Records for this task -
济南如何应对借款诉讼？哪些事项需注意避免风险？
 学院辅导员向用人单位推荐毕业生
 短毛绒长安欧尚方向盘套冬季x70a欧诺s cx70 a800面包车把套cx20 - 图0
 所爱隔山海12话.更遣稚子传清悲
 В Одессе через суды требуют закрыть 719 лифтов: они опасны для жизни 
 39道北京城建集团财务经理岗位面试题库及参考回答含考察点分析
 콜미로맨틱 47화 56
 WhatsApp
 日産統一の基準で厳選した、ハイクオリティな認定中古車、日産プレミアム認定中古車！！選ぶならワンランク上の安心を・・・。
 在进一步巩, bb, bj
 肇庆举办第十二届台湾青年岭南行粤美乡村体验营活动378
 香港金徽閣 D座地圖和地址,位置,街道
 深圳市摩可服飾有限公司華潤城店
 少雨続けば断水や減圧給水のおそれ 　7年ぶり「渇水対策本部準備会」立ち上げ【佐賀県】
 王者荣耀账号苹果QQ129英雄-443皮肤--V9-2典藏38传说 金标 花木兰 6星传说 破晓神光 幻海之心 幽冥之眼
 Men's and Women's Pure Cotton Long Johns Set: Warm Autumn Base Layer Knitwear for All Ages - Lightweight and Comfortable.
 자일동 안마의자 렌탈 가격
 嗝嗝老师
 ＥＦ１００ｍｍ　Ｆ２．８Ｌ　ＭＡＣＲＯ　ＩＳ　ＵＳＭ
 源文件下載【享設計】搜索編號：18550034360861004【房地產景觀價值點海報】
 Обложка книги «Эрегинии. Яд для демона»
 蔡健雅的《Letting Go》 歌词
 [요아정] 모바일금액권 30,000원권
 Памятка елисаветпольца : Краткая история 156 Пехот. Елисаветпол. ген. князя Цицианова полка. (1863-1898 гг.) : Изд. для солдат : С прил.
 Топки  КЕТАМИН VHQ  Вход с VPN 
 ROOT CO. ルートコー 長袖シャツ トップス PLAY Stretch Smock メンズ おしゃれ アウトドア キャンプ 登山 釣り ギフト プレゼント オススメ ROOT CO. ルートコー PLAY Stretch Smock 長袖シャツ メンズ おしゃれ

Problem requirements - Among the records above, a stretch begins at the line containing "香港金徽閣 D座地圖和地址,位置,街道" and ends at the line containing "Men's and Women's". Restate that stretch word for word, and nothing else.

Response area -
 香港金徽閣 D座地圖和地址,位置,街道
 深圳市摩可服飾有限公司華潤城店
 少雨続けば断水や減圧給水のおそれ 　7年ぶり「渇水対策本部準備会」立ち上げ【佐賀県】
 王者荣耀账号苹果QQ129英雄-443皮肤--V9-2典藏38传说 金标 花木兰 6星传说 破晓神光 幻海之心 幽冥之眼
 Men's and Women's Pure Cotton Long Johns Set: Warm Autumn Base Layer Knitwear for All Ages - Lightweight and Comfortable.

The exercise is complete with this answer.